> [MATERIAL SHOWN]:
◆ ◆ ◆
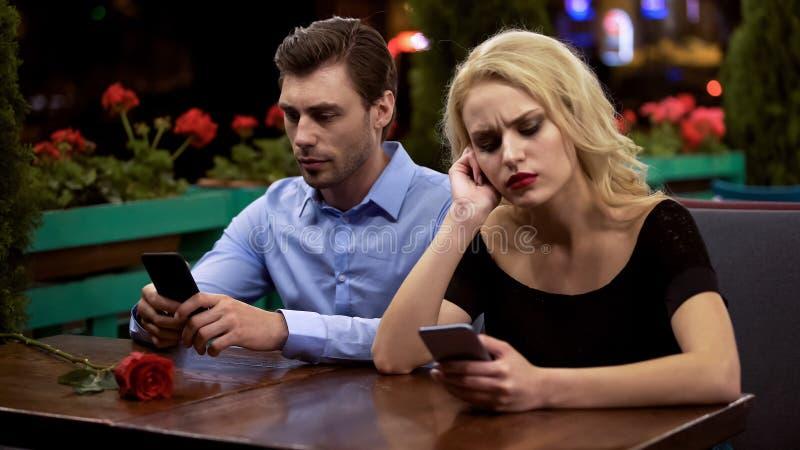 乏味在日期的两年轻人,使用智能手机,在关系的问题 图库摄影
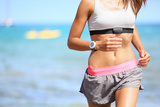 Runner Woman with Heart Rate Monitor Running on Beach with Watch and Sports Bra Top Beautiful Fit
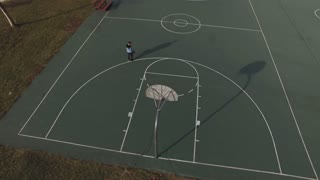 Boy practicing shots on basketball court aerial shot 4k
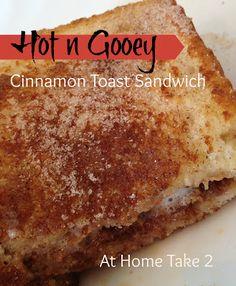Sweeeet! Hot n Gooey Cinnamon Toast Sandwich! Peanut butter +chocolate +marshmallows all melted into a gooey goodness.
◆ ◆ ◆
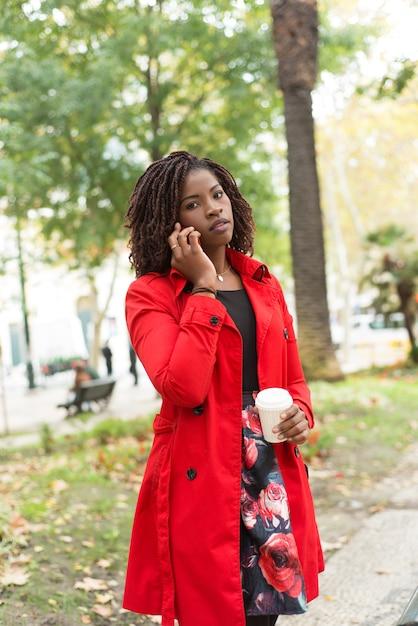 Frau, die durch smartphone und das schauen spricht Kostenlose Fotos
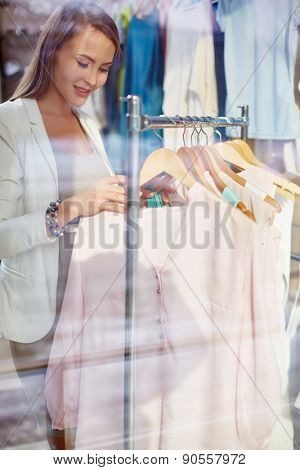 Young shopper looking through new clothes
◆ ◆ ◆
> [EXERCISE DETAILS]:
Range to copy from the listing above: the line with "Boy practicing shots" through the line with "Sweeeet! Hot n". Transcribe it exactly and skip the pictures.

> [SOLVED PROBLEM]:
 Boy practicing shots on basketball court aerial shot 4k
Sweeeet! Hot n Gooey Cinnamon Toast Sandwich! Peanut butter +chocolate +marshmallows all melted into a gooey goodness.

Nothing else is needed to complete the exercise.